T1-weighted images-based radiomics for structural lesions evaluation in patients with suspected axial spondyloarthritis.

PURPOSE: The aim of this study was to investigate the feasibility of radiomics based on T1-weighted images (T1WI) for assessing sacroiliac joint (SIJ) structural lesions in patients with suspected axial spondyloarthritis (axSpA). MATERIALS AND METHODS: A total of 266 patients with clinical suspicion of axSpA between December 2016 and January 2022 were enrolled. Structural lesions were assessed on low-dose CT (ldCT) and MRI, respectively. Radiomic features, extracted from SIJ T1WI, were included to generate the radiomics model.
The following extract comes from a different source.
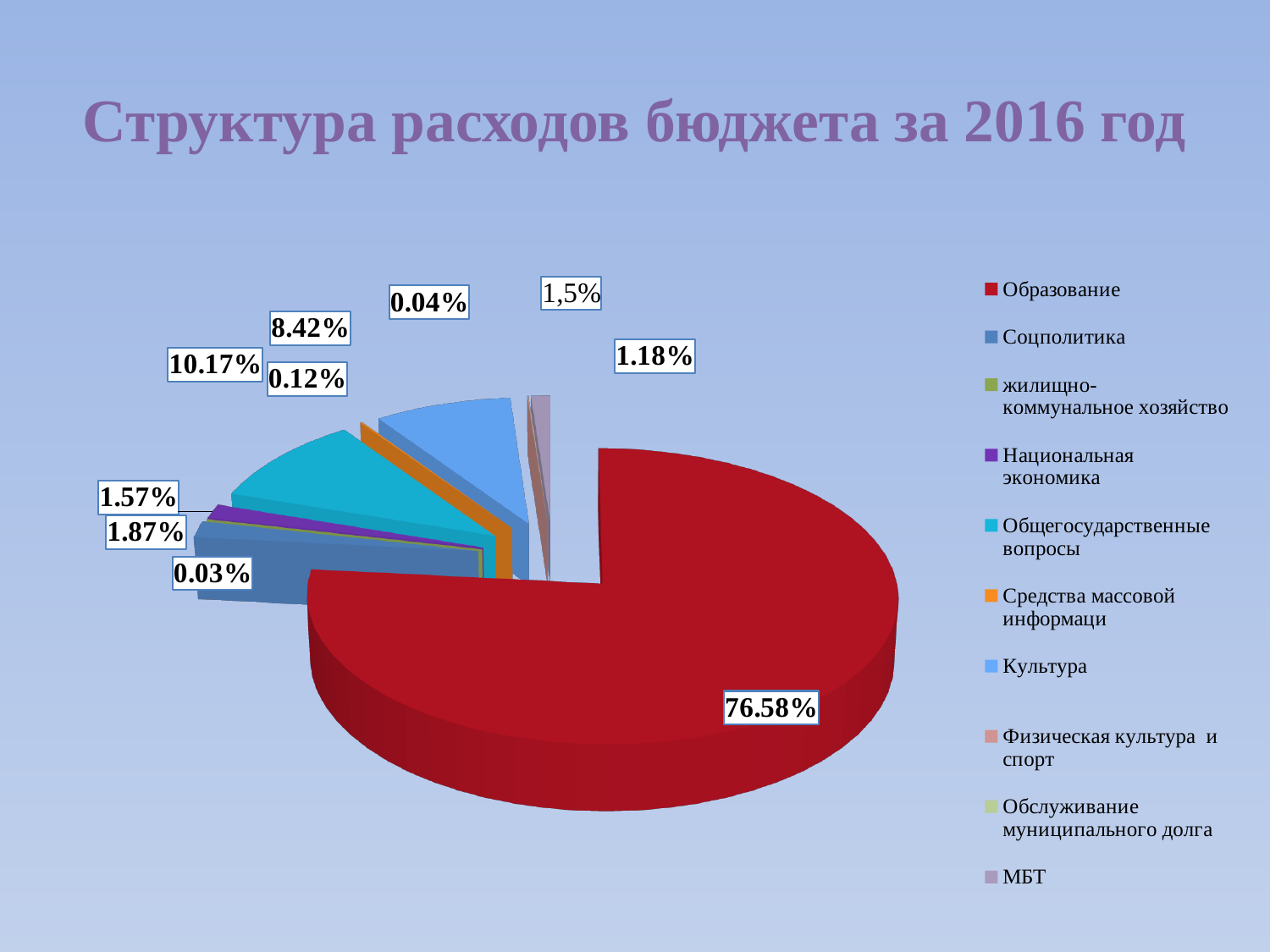
Which category has the largest share of the pie? Образование What is the smallest percentage value labelled on the chart? 0.03% What share of the pie does Образование have? 76.58% How many data labels are shown on the pie chart? 10 Which is larger, the slice for Образование or the slice for Соцполитика? Образование What is the title of the chart? Структура расходов бюджета за 2016 год How many categories does the legend list? 10 What kind of chart is shown on the slide? pie chart What colour is the slice for Образование? red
The performance of the radiomics model was evaluated using receiver operating characteristic (ROC) curve. Furthermore, point-biserial correlation analysis was used to interpret the associations between the radiomic feature and structural lesions. RESULTS: Using ldCT as the reference standard, the radiomics model showed favorable performance for detecting positive global structural lesions in the training cohort (AUC, 0.82 [95% CI: 0.76, 0.88]) and validation cohort (AUC, 0.82 [95% CI: 0.72, 0.91]. Experienced MRI raters yielded predictive AUCs of 0.73 (95% CI: 0.67, 0.79), and 0.74 (95% CI: 0.66, 0.83) in the training and validation cohort, respectively. The seven radiomic features included in the radiomics model showed significant correlation with different kinds of structural lesions (P all < 0.05). Among them, Wavelet.LHL_firstorder_90Percentile showed the strongest association with fat lesion (r = 0.48, P < 0.05). CONCLUSION: The radiomics analysis with T1WI could effectively detect SIJ structural lesions and achieved expert-level performance. Each radiomic feature was correlated with different structural lesions significantly, which might inform radiomic-based applications for axSpA intelligent diagnosis.

Can radiomics replace the SPARCC scoring system in evaluating bone marrow edema of sacroiliac joints in patients with axial spondyloarthritis?

OBJECTIVES: To develop an objective and efficient method based on radiomics to evaluate bone marrow edema (BMO) of sacroiliac joints (SIJs) by magnetic resonance imaging (MRI) in patients with axial spondyloarthritis (axSpA) and to compare with the Spondyloarthritis Research Consortium of Canada (SPARCC) scoring system. METHODS: From September 2013 to March 2022, patients with axSpA who underwent 3.0T SIJ-MRI were included and were randomly divided into training and validation cohorts at a ratio of 7:3. The optimal radiomics features selected from the SIJ-MRI in the training cohort were included to generate the radiomics model. The performance of the model was evaluated by ROC analysis and decision curve analysis (DCA). Rad scores were calculated using the radiomics model. The responsiveness was compared for Rad scores and SPARCC scores. We also assessed the correlation between the Rad score and SPARCC score. RESULTS: A total of 558 patients were finally included. The radiomics model showed favorable discrimination of a SPARCC score <2 or ≥2 both in the training (AUC, 0.90; 95% CI: 0.87-0.93) and validation cohorts (AUC, 0.90; 95% CI, 0.86-0.95). DCA confirmed that the model was clinically useful. Rad score showed higher responsiveness to treatment-related change than SPARCC score. Furthermore, a significant correlation was noted between the Rad score and SPARCC score when scoring the status of BMO (rs=0.80, P < 0.001), and a strong correlation was noted when scoring the change in BMO (r=0.70, P < 0.001). CONCLUSION: The study proposed a radiomics model to accurately quantify the BMO of SIJs in patients with axSpA, providing an alternative to the SPARCC scoring system. Key Points • The Rad score is an index with high validity for the objective and quantitative evaluation of bone marrow edema (BMO) of the sacroiliac joints in axial spondyloarthritis. • The Rad score is a promising tool to monitor the change of BMO upon treatment.